A Fogueira das Vaidades,
de Brian De Palma


The Bonfire Of Vanities, 1990


Tom Hanks e Bruce Willis em A Fogueira das Vaidades

Ao longo de sua carreira, Brian De Palma viu vários de seus filmes serem pessimamente recebidos pela critica especializada à época de seus lançamentos. Provavelmente nenhum tanto quanto A Fogueira das Vaidades. O livro de Tom Wolfe tinha à época tamanho status junto aos fazedores de moda, que é bem possível que independente dos resultados finais e da abordagem que o filme recebesse, a reação negativa teria sido a mesma (de fato, Paulo Francis já falava mal do filme no seu prefácio para a primeira edição nacional do livro uns bons dois ou três anos antes dele chegar aos cinemas). Com este tipo de expectativa sobre uma adaptação literária, parece não sobrar muito espaço para algo além de uma ilustração literal do material original, nada poderia ser menos do feitio de De Palma do que isto, e parte dos méritos de A Fogueira das Vaidades é justamente o quanto ele se põe contra esta corrente.

Na verdade, pode-se dizer que A Fogueiras das Vaidades de Brian De Palma é uma anti-adaptação, um filme contra o livro.
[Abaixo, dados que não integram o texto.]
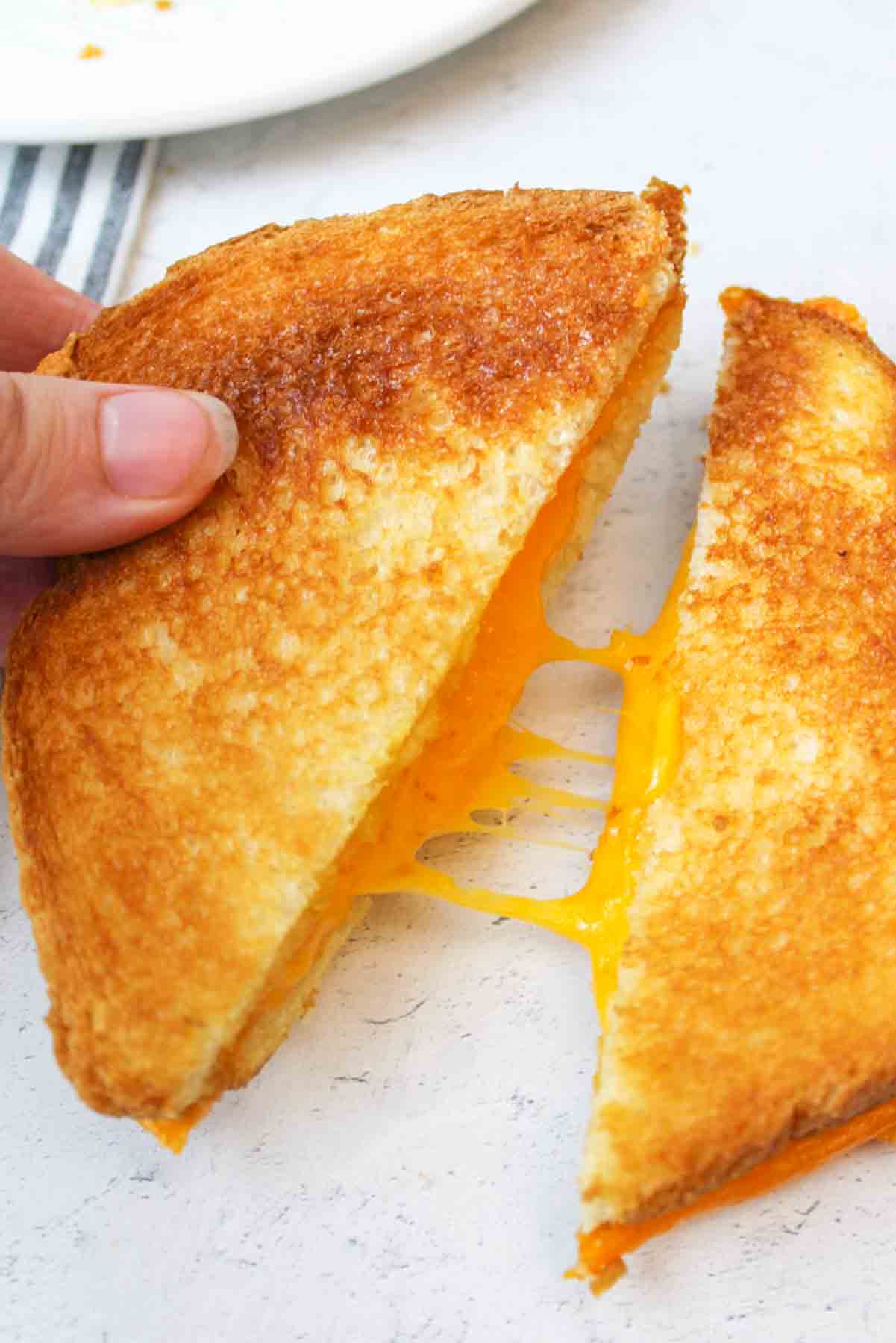 a hand pulling two halves of microwave grilled cheese apart to reveal gooey cheese center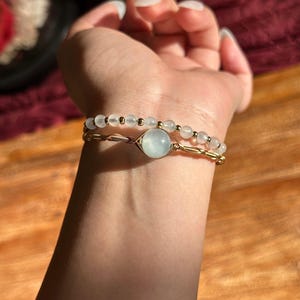 May include: Two bracelets are displayed. The top bracelet features small, white beads and gold-coloured accents. The bottom bracelet has a gold-coloured wire design with a large, round, light blue stone in the centre. The bracelets are on a person's wrist.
Boa parte do que o filme tem de mais interessante, e também de problemático, deriva disso. Nada pode ser mais middlebrow do que o livro de Wolfe com a sua critica que critica tudo, menos o leitor, suas longas descrições do estado psicológico de seu protagonista, sua prosa cuidadosamente bem escrita, etc. De Palma não só transformou o livro numa comédia, como fez questão de explicitar o que havia de vulgar no material original. Eliminou toda a crise existencial do anti-herói (Tom Hanks, que De Palma molda sobre o George Amberson que Tim Holt interpretava no Soberba de Welles), e transformou o cínico jornalista inglês que era a "consciência" do livro, no próprio autor dele. A cena inicial onde um alcoolizado Bruce Willis (o tal jornalista) é recebido num luxuoso jantar em sua homenagem onde receberá um prêmio por seu livro, entrega as regras do jogo e da o tom do que se seguirá. Algo que foi bem descrito pelo Inácio Araújo, na Folha de São Paulo, como "de um livro que pretendia ser uma crítica ao universo yuppie, [De Palma] extraiu, no filme, uma crítica ao yuppismo dos críticos do yuppismo".

Se A Fogueira das Vaidades passa a largo de ser um dos grandes filmes do diretor, isto se deve muito a dois problemas. Para uma comédia, o filme tem pouquíssimos bons momentos de humor, os excessos e as caricaturas em que De Palma transformou o livro de Wolfe não são mais que excessos e caricaturas, raramente se tornando engraçadas. Isto seria de pouca relevância já que há vários bons momentos que mais do que compensam aos por menores que ele possa ter como comédia. Outro talvez seja o grande questionamento que a empreitada de De Palma levanta, qual a razão de se adaptar algo em que não se acredita? Ok, Welles afirmou que nunca leu o livro em que A Marca da Maldade se baseia, Godard chegou a declarar que só devíamos adaptar livros ruins, mas em nenhum destes casos a relação que se estabelecia com o material original era igual a proposta por De Palma. Se para Welles ou Godard se tratava de usar superficialmente policiais vagabundos como ponto de partida para seus interesses estéticos e discussões autorais, o filme de De Palma termina por construir uma relação muito próxima com o original literário, sendo que algumas decisões do diretor só consigam ser plenamente compreensíveis como reação ao original (vide o tratamento dado ao ativista negro interesseiro). Daí, talvez, este A Fogueira das Vaidades ser o mais esperado dos "fracassos" de De Palma. Mesmo não sendo um dos seus trabalhos mais vigorosos, é um avanço considerável sobre a fonte original, e esconde vários belos momentos.